Gloves Are a Style Statement You Need to Stop Ignoring

Mitts by Hestra, Dents, and Causse Gantier are having a moment.

From left: Gloves by Dents, Hermès, Lavabre Cadet, Hestra, Causse Gantier.

Photographer: Janelle Jones for Bloomberg Businessweek; Prop stylist: Gözde Eker

“We’re on a mission to bring back glove culture,” says Niklas Magnusson, bespoke glove cutter at Hestra, a family company in Sweden founded in 1936. He’s in New York on a four-city North American tour to measure clients for custom orders and, while he’s at it, resize their ideas about how gloves can look and feel.

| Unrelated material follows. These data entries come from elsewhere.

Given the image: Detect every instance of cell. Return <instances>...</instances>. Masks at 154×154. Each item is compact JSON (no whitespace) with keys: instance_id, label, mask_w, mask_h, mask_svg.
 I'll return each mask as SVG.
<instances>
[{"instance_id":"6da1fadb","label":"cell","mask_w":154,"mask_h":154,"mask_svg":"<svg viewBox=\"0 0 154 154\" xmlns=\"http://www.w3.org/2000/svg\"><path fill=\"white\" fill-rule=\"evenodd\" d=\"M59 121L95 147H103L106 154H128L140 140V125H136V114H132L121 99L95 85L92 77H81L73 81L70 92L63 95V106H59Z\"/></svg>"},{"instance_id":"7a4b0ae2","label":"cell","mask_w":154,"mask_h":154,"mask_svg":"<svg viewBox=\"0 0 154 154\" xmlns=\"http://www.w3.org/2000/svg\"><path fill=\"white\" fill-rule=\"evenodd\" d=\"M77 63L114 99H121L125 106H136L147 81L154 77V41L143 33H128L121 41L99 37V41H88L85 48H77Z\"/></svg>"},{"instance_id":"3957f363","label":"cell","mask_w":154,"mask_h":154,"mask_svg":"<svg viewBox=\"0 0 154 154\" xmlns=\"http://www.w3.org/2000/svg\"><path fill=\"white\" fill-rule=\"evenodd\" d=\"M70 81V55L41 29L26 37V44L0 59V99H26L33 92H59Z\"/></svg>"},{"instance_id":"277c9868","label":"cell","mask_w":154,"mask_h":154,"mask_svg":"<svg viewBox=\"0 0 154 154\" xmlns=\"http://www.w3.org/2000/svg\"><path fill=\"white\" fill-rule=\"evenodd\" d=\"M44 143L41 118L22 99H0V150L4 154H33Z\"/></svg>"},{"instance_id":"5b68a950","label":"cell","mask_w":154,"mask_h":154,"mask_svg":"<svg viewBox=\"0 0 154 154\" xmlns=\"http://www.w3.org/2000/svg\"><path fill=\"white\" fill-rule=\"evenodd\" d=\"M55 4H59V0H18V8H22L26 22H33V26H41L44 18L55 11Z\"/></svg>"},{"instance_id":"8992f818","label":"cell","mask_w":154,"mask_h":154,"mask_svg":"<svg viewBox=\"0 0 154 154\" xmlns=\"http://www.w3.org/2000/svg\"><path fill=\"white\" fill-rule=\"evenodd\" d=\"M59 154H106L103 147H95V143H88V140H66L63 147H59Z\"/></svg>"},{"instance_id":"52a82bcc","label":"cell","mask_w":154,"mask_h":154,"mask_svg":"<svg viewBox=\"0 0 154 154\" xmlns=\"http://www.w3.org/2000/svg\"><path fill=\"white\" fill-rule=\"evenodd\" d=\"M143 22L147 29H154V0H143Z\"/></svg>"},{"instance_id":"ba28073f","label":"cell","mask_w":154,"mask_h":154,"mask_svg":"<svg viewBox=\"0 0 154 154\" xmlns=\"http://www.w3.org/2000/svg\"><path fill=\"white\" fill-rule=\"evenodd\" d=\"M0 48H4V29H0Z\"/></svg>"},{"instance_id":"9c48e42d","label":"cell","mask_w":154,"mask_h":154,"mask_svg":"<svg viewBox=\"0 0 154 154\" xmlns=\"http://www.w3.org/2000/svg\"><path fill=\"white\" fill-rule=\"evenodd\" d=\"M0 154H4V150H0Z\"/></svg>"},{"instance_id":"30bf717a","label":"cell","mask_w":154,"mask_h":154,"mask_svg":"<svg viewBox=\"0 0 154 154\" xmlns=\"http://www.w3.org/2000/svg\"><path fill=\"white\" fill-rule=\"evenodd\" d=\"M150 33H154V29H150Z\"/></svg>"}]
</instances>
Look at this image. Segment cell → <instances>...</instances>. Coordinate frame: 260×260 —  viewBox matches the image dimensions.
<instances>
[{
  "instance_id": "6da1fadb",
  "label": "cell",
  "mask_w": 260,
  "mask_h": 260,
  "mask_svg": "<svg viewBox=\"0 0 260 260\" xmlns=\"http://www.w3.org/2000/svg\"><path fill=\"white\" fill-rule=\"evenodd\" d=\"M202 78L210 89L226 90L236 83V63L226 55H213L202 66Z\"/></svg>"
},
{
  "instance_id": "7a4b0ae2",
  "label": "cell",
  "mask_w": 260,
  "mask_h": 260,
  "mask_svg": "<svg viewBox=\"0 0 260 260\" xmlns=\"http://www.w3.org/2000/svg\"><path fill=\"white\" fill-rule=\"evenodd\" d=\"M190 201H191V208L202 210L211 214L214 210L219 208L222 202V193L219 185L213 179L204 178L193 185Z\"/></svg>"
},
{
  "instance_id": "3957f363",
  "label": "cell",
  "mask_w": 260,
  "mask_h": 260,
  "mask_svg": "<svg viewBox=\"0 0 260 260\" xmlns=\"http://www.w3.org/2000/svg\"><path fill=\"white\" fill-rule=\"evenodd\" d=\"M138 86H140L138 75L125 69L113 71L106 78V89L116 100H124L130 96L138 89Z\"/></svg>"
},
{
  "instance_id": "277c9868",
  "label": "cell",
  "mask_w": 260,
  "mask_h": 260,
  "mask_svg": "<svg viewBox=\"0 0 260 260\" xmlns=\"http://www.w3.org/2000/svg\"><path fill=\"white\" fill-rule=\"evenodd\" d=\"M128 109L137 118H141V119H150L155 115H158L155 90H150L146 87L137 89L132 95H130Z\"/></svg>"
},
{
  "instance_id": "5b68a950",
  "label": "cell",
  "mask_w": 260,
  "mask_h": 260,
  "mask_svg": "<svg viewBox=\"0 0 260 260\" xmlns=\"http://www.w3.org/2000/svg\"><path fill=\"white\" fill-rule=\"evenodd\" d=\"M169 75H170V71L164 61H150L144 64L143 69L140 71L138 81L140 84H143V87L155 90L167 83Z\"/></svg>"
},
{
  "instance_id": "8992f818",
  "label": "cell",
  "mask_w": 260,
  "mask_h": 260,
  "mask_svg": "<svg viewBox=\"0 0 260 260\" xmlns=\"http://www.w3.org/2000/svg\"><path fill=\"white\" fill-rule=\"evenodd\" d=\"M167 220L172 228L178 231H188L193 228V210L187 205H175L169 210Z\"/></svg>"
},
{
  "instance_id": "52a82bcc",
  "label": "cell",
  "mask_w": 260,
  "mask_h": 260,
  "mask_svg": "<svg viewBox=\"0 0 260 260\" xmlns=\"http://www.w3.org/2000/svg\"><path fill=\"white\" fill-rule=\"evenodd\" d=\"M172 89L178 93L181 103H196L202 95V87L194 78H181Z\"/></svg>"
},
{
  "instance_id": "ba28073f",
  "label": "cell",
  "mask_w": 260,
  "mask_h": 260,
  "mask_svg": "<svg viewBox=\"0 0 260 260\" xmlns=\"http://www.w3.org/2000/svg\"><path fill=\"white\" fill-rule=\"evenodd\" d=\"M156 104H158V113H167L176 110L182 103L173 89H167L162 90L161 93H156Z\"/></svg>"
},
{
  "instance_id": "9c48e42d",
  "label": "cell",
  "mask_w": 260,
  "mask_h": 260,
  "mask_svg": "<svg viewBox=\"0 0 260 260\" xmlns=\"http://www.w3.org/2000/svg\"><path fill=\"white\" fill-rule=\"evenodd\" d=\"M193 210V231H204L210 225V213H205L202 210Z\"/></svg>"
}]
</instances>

Just as the hat, buffeted by the winds of social change in the mid-20th century, stopped being a full-brimmed sartorial statement, so the glove ceased to be anything more than a grudging, ugly defense against frostbite. “People tend to buy gloves that are designed for the coldest day they’re going to wear them,” Magnusson says. But in recent years, dapper men in temperate climes have revived the stylish glove. You can even see it in pop culture: The paws of Ryan Gosling in Drive and Ansel Elgort in Baby Driver are handsomely wrapped in supple leather as they grip the steering wheels of their getaway cars.

Magnusson is currently evangelizing about the peccary, a piglike mammal native to the Amazon, whose hide makes an excellent glove leather. “You have great dexterity, but it’s also quite warm,” he says. Gloves made of it are also exclusively priced ($400 for the peccary pair above, second from right), because when Hestra gets the skin, it’s typically been scratched by big-cat predators and pocked with shotgun pellets.

Magnusson says he wishes he had more competitors. Many old glovers have died out or spread themselves thin in diversifying their offerings. One exception is France’s Lavabre Cadet, whose line for Camille Fournet Paris includes yellow lambskin driving gloves with silk-lined fingers and an alligator closure (€480, or about $576, above middle).

Dents, a U.K. company founded in 1777 that’s much favored by the royal family, makes the fleecy York (£107, or about $145, far left). The outer suede and interior fur are made from one piece of lamb shearling. In France, Causse Gantier carries the torch; the brand, founded in 1892, was acquired by Chanel in 2012. It’s skilled with nubuck, a calfskin it buffs into a suave velveteen, which is paired above with a cashmere lining (€312, far right).

If you prefer your lambskin glossed, you can do worse than Hermès’s buttery Nervure gloves ($840, second from left), which boast black leather so painstakingly worked that a delicate nub on each index finger renders the pair touchscreen-friendly.